Edmonds police field questions from Lake Ballinger-area residents during first stop on park tour

Edmonds Police Officer Nick Haughian and Senior Animal Control Officer Tabitha Shoemake speak with residents at Mathay Ballinger Park Tuesday night. (Photo courtesy Edmonds Police Department)

About 20 Lake Ballinger-area residents stopped by Mathay Ballinger Park Tuesday night for the first in a series of park tours sponsored by the Edmonds Police Community Engagement Team.

The visit was the first of several planned by a team of officers– wearing masks and practicing social distancing — who represent various aspects of policing, from K-9 to detectives to street crimes. The goal, police said, is to give residents an opportunity ask questions and talk about concerns in their neighborhood.

According to Edmonds Police Sgt. Josh McClure, those attending Tuesday night’s event talked about a range of issues, including transients and criminal activity near the 7-11, located at the corner of 238th Street Southwest and Highway 99; transients and homeless camps on the hillside next to Highway 104; and garbage and needles left in the park. Neighbors also said they were frustrated that people use the park as an off-leash dog run, when leashes are required.

In addition, neighbors asked about the status of the police investigation into the Feb. 21 homicide of Edmonds 7-11 clerk Nagendiram Kandasamy, which is ongoing, McClure said.
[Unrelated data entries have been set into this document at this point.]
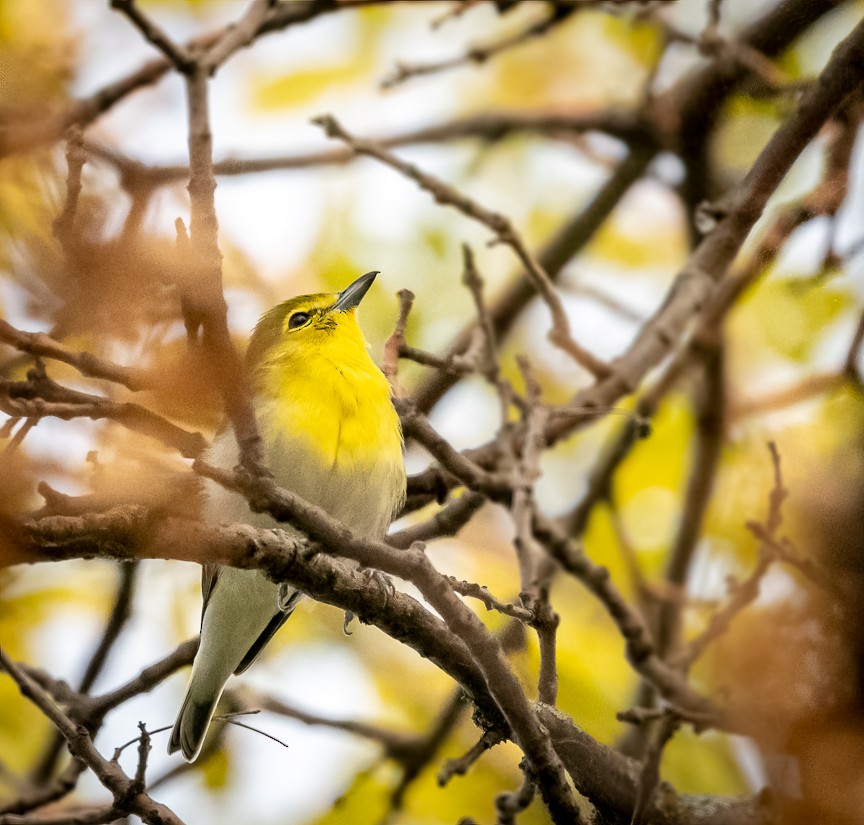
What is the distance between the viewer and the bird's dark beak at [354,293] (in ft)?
16.2

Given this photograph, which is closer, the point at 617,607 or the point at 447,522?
the point at 447,522

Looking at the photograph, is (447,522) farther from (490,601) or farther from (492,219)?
(492,219)

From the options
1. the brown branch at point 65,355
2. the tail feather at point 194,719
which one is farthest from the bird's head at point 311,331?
the brown branch at point 65,355

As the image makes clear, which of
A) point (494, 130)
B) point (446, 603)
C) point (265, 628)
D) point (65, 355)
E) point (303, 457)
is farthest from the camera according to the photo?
point (494, 130)

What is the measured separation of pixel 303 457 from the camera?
4004 millimetres

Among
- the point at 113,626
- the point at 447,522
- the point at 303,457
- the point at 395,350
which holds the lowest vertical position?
the point at 113,626

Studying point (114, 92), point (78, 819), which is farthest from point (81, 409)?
point (114, 92)

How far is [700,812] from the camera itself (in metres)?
3.38

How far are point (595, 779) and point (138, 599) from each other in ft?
7.46

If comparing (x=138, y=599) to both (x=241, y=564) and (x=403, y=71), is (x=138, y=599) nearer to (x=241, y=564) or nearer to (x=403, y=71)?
(x=241, y=564)

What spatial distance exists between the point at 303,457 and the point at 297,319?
50.2 inches

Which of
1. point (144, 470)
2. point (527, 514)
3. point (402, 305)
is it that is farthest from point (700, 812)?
point (144, 470)

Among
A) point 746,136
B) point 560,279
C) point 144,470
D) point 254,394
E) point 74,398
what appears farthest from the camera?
point 560,279

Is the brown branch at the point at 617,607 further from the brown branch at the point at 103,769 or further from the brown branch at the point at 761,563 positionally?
the brown branch at the point at 103,769
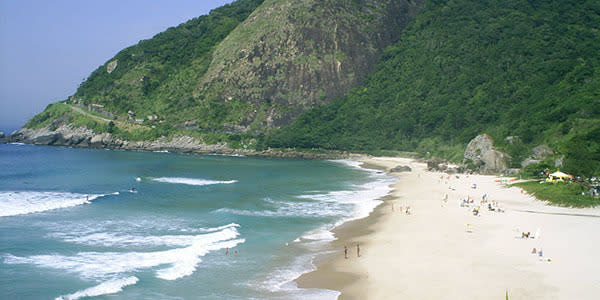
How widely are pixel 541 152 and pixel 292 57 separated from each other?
8282cm

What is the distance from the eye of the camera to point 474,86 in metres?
107

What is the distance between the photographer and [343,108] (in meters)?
126

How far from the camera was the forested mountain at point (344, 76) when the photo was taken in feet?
328

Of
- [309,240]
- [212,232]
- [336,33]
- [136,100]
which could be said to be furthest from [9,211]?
[336,33]

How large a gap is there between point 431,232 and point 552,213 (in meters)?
10.9

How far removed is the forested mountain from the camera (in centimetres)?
9988

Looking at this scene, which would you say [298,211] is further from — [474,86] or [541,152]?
[474,86]

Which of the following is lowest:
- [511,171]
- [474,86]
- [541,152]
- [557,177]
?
[511,171]

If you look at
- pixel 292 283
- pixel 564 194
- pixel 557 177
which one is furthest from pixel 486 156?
pixel 292 283

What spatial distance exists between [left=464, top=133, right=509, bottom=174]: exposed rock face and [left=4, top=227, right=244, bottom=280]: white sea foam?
150 ft

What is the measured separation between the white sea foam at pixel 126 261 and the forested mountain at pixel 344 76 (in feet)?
208

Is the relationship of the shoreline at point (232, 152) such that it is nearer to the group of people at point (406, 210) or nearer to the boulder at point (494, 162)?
the boulder at point (494, 162)

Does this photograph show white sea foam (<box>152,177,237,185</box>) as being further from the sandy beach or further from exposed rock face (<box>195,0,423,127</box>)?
exposed rock face (<box>195,0,423,127</box>)

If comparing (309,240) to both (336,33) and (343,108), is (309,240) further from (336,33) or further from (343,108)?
(336,33)
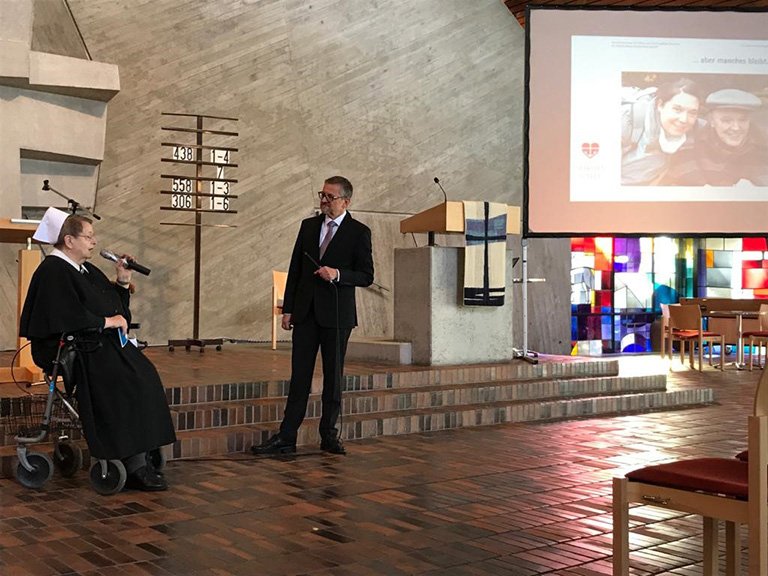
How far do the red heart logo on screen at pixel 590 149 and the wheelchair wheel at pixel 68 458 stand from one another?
4968mm

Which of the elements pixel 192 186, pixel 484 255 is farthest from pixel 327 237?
pixel 192 186

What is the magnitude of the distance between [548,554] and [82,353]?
222 centimetres

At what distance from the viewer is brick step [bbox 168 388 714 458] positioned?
5336 millimetres

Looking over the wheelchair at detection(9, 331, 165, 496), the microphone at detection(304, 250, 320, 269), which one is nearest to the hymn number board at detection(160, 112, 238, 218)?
the microphone at detection(304, 250, 320, 269)

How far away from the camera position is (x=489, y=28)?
12.6 metres

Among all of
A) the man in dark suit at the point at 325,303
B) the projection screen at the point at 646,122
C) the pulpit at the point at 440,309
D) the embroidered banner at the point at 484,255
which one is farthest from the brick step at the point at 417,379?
the projection screen at the point at 646,122

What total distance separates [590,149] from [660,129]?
24.0 inches

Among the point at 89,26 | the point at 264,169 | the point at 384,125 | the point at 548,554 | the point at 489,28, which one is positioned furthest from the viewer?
the point at 489,28

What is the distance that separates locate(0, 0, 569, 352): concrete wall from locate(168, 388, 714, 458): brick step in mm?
3965

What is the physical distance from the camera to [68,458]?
458 centimetres

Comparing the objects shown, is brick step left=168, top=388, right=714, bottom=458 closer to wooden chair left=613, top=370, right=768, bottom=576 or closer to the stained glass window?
wooden chair left=613, top=370, right=768, bottom=576

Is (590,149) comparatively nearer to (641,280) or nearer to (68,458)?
(68,458)

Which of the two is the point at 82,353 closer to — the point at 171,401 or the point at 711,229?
the point at 171,401

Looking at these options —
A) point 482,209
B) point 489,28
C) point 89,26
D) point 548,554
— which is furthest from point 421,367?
point 489,28
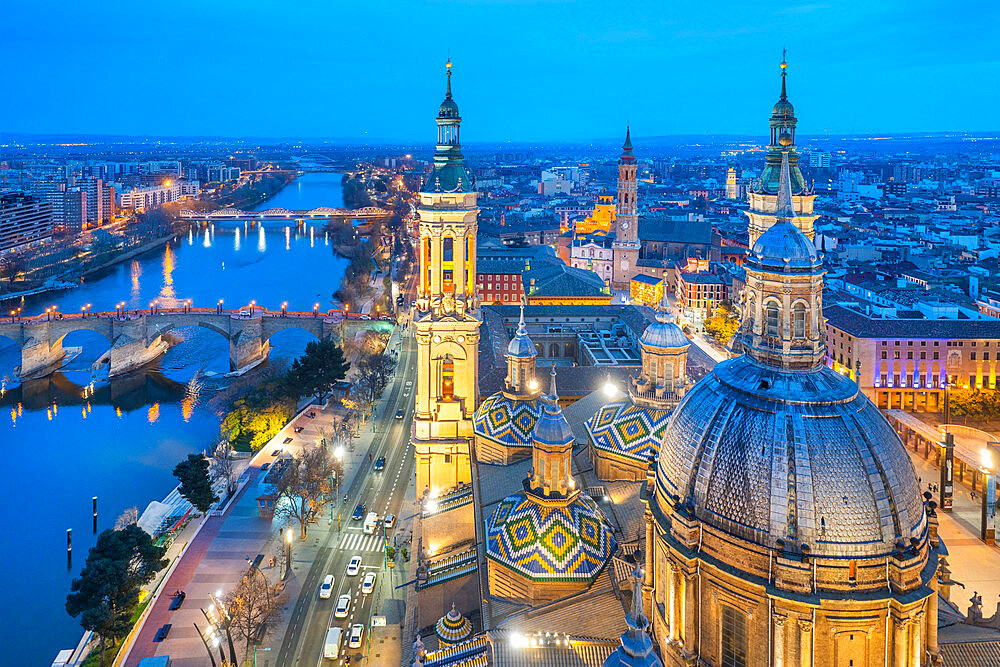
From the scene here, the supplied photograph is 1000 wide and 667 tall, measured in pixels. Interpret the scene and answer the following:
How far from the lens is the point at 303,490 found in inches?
1009

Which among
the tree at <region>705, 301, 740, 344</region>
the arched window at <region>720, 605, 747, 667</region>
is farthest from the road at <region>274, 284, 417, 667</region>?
the tree at <region>705, 301, 740, 344</region>

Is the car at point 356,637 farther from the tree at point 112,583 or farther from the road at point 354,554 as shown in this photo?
the tree at point 112,583

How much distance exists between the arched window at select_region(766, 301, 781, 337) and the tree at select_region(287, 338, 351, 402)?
97.5 feet

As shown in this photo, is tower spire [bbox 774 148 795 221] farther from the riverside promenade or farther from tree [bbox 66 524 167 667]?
tree [bbox 66 524 167 667]

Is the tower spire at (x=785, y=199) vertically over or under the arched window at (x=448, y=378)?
over

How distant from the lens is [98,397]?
46.2 meters

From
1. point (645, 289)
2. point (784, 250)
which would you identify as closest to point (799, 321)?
A: point (784, 250)

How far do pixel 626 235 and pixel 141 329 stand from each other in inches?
1427

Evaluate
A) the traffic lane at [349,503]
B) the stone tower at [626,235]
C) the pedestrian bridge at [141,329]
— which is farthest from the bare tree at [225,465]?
the stone tower at [626,235]

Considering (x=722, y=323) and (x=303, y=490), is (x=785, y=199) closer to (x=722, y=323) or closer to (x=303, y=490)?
(x=303, y=490)

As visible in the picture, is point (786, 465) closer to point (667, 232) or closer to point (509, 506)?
point (509, 506)

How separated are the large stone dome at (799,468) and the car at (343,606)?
38.0 ft

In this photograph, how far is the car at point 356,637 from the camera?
61.8ft

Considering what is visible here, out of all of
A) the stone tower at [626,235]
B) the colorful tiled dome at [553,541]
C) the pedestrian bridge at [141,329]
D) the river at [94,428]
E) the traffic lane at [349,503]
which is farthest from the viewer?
the stone tower at [626,235]
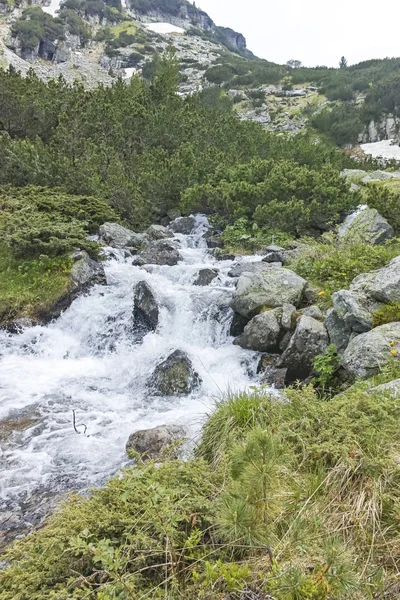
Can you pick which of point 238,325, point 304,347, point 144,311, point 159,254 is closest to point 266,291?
point 238,325

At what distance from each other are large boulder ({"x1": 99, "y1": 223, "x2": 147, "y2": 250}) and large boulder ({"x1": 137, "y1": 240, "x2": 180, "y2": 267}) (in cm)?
49

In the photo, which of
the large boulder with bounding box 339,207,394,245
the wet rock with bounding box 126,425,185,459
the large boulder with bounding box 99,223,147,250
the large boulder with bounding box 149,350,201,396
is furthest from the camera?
the large boulder with bounding box 99,223,147,250

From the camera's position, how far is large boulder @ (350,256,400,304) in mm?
6516

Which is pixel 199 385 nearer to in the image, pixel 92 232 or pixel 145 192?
pixel 92 232

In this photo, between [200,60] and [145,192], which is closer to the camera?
[145,192]

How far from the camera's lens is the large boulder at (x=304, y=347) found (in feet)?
23.0

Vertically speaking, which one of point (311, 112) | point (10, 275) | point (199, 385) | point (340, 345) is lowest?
point (199, 385)

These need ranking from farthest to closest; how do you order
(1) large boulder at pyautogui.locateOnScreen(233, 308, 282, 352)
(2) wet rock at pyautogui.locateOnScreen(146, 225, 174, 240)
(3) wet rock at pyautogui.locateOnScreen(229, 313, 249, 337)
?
1. (2) wet rock at pyautogui.locateOnScreen(146, 225, 174, 240)
2. (3) wet rock at pyautogui.locateOnScreen(229, 313, 249, 337)
3. (1) large boulder at pyautogui.locateOnScreen(233, 308, 282, 352)

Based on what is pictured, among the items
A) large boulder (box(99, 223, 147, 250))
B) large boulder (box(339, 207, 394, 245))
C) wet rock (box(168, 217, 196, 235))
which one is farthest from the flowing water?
wet rock (box(168, 217, 196, 235))

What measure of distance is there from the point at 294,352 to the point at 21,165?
550 inches

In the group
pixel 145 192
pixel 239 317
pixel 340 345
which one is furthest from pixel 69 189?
pixel 340 345

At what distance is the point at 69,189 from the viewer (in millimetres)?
15883

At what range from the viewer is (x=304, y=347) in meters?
7.09

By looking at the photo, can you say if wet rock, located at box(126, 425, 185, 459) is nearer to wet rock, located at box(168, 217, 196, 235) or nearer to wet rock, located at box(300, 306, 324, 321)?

“We encourage people to call 911 whenever they have any suspicious activity,” he added. “They are not bothering us. It’s what we are here for.”

The Edmonds Police Park Tour will continues during the next few weeks, with the following parks on the schedule:

Seaview Park, 6-7 p.m. Thursday, Sept. 3

Pine Street Park, 6-7 p.m. Tuesday, Sept. 8

Hickman Park, 6-7 p.m. Thursday, Sept. 17

City Park, 6-7 p.m. Monday, Sept. 21


  1. Thank you for holding these meet ups. I was unable to be at the Lake Ballinger but am glad the topic of off leash dogs was brought up. I love Lake Ballinger Park for walks with my dog. We are always leashed up. My dog is reactive to other dogs so going places with off-leash dogs that may approach us is not only frustrating and uncomfortable, but potentially dangerous if the dog doesn’t get called away by the guardian. Last week at the park as soon as we got to the entrance we saw a dog running around, poop and then continue running around. It took a couple of minutes for me to see the dog’s guardian about 100 yards away. We waited to go in until the dog finally took off running to the person. In that same 1/2 hour walk we had to change our direction and hide out while 3 other off leash dogs were there, 2 that jumped in the stream and started to cross toward us.
    I understand how much people like to have their dogs run free, but parks that are NOT off leash parks should be respected for many reasons. (Besides the off leash places designated in the area there is also sniffspot.com that offers private land for off leash dog exercise).

    1. Just an FYI that Ballinger Park is owned by the City of Mountlake Terrace. It is not an off-leash park and dogs are supposed to be leashed. The police park tour event in this story was at Mathay Ballinger, which is a much smaller park in the City of Edmonds.